[START GIVEN RECORDS]
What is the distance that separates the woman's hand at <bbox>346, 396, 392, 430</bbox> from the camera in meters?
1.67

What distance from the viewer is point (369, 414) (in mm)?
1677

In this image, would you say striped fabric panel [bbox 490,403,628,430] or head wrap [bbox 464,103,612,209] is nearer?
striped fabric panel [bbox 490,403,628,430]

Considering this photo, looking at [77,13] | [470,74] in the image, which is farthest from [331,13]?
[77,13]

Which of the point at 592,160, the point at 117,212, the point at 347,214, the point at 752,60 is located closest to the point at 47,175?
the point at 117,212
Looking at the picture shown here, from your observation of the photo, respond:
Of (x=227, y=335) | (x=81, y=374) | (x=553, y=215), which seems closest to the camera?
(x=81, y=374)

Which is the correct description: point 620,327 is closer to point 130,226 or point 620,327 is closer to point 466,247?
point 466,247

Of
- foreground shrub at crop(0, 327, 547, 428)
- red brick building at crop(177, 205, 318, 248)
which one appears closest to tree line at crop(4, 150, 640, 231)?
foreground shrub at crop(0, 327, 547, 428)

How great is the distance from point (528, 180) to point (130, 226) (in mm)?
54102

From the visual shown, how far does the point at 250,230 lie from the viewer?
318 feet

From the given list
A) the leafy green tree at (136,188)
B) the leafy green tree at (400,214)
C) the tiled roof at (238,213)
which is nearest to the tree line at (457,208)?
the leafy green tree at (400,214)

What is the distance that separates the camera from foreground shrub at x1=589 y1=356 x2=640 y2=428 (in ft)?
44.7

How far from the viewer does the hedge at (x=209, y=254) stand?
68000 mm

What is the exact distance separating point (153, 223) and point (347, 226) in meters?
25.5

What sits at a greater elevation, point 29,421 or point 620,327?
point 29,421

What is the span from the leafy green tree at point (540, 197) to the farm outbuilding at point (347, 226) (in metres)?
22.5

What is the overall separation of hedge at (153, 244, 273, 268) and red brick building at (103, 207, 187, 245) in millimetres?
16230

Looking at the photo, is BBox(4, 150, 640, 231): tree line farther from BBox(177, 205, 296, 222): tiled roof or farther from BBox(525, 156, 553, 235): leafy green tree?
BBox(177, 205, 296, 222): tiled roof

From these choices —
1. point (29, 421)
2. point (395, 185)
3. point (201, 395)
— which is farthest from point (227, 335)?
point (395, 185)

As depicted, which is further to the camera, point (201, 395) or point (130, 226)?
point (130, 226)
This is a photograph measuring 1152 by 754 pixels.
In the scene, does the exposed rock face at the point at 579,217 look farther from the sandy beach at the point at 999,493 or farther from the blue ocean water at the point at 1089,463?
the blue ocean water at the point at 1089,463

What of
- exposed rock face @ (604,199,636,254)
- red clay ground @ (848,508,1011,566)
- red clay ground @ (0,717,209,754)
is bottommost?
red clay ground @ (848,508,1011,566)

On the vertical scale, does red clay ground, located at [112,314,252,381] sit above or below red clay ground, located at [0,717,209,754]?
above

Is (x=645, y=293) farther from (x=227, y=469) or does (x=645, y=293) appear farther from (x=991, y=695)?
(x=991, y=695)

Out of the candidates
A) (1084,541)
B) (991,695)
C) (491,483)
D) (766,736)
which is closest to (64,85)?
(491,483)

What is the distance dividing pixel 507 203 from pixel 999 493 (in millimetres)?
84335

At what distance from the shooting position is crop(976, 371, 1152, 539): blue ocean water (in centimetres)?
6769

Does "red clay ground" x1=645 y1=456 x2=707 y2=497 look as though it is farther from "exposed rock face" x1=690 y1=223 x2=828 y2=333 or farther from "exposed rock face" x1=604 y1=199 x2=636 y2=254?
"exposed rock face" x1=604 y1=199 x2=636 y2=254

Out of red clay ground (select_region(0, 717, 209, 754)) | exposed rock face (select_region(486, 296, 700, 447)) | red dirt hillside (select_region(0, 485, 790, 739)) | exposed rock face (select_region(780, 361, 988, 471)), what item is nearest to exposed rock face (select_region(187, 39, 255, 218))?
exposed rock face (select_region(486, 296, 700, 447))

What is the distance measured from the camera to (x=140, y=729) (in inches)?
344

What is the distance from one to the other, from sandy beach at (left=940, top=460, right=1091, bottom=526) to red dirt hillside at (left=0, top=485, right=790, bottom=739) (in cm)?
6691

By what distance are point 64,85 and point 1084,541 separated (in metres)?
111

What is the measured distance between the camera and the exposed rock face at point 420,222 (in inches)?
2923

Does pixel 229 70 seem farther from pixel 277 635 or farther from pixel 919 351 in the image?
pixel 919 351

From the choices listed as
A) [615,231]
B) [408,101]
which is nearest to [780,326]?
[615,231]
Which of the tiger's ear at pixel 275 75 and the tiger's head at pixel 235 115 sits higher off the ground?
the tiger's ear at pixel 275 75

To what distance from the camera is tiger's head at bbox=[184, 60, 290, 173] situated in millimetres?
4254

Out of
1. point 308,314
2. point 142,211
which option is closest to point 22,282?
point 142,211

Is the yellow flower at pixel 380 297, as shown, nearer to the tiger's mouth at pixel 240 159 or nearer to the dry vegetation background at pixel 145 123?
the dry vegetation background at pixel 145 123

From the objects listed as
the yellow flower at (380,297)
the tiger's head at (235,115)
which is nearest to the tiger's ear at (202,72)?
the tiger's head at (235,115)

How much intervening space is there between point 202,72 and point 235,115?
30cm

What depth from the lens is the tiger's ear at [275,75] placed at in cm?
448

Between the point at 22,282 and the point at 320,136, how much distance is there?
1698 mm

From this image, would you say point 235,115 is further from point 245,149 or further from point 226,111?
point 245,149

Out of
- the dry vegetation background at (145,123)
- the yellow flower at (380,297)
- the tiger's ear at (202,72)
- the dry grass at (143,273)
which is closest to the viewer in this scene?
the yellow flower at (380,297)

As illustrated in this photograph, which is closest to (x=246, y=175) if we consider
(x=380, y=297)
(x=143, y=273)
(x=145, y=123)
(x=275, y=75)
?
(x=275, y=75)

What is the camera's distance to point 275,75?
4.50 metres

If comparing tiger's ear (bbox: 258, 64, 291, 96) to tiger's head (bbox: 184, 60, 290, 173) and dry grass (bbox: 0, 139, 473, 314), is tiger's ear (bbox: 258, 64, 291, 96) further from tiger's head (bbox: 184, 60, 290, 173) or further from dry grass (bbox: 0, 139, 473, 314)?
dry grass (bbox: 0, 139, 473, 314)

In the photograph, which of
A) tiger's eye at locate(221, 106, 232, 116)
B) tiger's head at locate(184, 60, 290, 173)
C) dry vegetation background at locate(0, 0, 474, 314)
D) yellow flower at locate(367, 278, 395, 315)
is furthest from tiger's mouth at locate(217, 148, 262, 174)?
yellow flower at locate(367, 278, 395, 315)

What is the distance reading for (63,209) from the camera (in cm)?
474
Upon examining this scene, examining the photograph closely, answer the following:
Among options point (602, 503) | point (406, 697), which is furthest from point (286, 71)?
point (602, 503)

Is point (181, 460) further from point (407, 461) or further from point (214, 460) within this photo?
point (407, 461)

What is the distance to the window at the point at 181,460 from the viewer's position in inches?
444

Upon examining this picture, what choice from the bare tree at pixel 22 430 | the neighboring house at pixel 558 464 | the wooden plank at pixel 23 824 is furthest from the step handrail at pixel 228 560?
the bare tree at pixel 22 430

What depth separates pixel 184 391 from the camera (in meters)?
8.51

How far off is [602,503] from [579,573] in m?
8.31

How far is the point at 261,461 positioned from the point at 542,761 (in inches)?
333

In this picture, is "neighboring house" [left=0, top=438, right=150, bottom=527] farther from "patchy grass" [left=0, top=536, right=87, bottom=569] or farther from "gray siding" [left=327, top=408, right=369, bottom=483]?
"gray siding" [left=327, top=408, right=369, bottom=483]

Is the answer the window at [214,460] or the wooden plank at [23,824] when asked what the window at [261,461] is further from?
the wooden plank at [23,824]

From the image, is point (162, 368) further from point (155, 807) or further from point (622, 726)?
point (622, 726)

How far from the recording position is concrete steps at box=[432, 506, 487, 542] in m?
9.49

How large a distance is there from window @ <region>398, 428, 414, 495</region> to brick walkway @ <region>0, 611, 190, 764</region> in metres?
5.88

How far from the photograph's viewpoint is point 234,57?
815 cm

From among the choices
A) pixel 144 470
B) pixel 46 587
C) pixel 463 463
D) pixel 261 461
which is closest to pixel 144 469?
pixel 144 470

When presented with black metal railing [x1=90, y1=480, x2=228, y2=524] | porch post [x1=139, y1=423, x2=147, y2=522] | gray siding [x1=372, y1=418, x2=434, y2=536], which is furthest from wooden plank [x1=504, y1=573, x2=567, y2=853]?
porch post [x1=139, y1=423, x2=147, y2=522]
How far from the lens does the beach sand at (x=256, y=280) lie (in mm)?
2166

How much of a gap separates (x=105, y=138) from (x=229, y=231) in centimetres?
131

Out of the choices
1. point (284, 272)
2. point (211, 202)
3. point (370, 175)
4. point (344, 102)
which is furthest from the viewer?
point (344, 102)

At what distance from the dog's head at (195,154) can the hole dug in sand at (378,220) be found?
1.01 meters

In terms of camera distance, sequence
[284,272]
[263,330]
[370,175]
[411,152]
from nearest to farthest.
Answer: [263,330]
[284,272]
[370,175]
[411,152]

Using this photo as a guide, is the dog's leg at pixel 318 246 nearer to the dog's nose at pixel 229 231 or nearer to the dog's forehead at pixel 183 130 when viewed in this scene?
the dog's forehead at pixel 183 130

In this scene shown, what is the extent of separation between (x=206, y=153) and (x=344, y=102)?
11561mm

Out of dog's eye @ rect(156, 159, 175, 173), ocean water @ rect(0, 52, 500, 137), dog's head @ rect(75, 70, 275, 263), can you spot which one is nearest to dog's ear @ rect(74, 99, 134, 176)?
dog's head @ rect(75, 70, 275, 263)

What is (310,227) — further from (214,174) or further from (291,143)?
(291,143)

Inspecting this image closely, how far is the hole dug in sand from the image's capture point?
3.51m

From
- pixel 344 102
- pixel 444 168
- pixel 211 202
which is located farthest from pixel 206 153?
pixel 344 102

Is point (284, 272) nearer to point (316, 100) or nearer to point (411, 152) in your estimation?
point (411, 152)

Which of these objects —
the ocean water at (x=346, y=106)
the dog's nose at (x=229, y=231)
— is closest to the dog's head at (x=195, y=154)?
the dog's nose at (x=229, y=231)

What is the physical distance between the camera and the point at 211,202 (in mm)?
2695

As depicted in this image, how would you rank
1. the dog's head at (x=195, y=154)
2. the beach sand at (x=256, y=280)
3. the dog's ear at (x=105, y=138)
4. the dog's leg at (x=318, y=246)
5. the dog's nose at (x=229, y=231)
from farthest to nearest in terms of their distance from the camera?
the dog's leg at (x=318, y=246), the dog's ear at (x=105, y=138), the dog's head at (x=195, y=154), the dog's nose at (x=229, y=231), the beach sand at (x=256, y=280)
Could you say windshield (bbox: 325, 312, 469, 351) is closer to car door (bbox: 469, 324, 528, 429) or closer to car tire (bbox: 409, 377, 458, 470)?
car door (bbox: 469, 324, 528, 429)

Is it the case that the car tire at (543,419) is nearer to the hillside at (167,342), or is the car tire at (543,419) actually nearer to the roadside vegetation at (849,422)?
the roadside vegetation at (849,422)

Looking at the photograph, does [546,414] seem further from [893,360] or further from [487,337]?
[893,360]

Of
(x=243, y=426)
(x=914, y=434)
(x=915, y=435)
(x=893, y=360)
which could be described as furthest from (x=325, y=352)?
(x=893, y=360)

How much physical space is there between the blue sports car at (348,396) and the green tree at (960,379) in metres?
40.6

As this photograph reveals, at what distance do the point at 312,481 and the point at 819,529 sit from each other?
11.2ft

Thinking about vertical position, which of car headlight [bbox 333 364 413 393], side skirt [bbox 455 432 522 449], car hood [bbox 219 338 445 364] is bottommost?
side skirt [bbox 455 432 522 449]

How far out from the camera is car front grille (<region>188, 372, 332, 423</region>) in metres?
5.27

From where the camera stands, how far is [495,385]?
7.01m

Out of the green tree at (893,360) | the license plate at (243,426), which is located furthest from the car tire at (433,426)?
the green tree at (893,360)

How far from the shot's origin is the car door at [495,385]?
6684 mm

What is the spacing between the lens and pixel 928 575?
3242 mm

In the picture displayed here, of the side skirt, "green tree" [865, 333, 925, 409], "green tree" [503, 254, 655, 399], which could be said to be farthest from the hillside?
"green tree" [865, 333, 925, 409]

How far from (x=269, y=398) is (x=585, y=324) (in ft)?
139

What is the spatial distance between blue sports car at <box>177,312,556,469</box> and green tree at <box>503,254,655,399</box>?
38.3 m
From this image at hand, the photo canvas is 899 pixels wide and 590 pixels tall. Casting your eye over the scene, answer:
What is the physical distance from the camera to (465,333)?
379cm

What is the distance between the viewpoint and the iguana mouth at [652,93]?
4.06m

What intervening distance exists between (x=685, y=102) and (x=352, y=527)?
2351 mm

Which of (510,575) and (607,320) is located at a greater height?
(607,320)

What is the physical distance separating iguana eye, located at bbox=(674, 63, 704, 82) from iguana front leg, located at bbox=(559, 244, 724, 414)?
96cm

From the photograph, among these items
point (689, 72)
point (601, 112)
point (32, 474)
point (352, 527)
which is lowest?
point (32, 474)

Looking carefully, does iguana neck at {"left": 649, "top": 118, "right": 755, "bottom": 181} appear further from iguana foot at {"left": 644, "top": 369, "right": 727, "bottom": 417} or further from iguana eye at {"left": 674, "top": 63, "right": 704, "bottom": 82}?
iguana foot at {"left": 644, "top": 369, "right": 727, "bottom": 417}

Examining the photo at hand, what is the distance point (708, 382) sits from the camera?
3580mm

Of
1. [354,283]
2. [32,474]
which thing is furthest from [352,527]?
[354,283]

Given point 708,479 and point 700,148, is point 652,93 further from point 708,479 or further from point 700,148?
[END GIVEN RECORDS]
**WRITTEN INSTRUCTION**: Please put the lines of the listing above, from the line with "How far from the recording" to the line with "1.01 meters", both included, into a JSON list of strings with one string per line. Leave out blank lines.

**SOLUTION FOR THIS EXERCISE**:
[
  "How far from the recording position is concrete steps at box=[432, 506, 487, 542] in m?",
  "9.49",
  "How large a distance is there from window @ <region>398, 428, 414, 495</region> to brick walkway @ <region>0, 611, 190, 764</region> in metres?",
  "5.88",
  "How far from the photograph's viewpoint is point 234,57?",
  "815 cm",
  "From among the choices",
  "A) pixel 144 470",
  "B) pixel 46 587",
  "C) pixel 463 463",
  "D) pixel 261 461",
  "which is closest to pixel 144 469?",
  "pixel 144 470",
  "When presented with black metal railing [x1=90, y1=480, x2=228, y2=524] | porch post [x1=139, y1=423, x2=147, y2=522] | gray siding [x1=372, y1=418, x2=434, y2=536], which is furthest from wooden plank [x1=504, y1=573, x2=567, y2=853]?",
  "porch post [x1=139, y1=423, x2=147, y2=522]",
  "How far from the lens does the beach sand at (x=256, y=280) lie (in mm)?",
  "2166",
  "How much of a gap separates (x=105, y=138) from (x=229, y=231) in centimetres?",
  "131",
  "Out of the choices",
  "1. point (284, 272)",
  "2. point (211, 202)",
  "3. point (370, 175)",
  "4. point (344, 102)",
  "which is furthest from the viewer?",
  "point (344, 102)",
  "At what distance from the dog's head at (195,154) can the hole dug in sand at (378,220) be found?",
  "1.01 meters"
]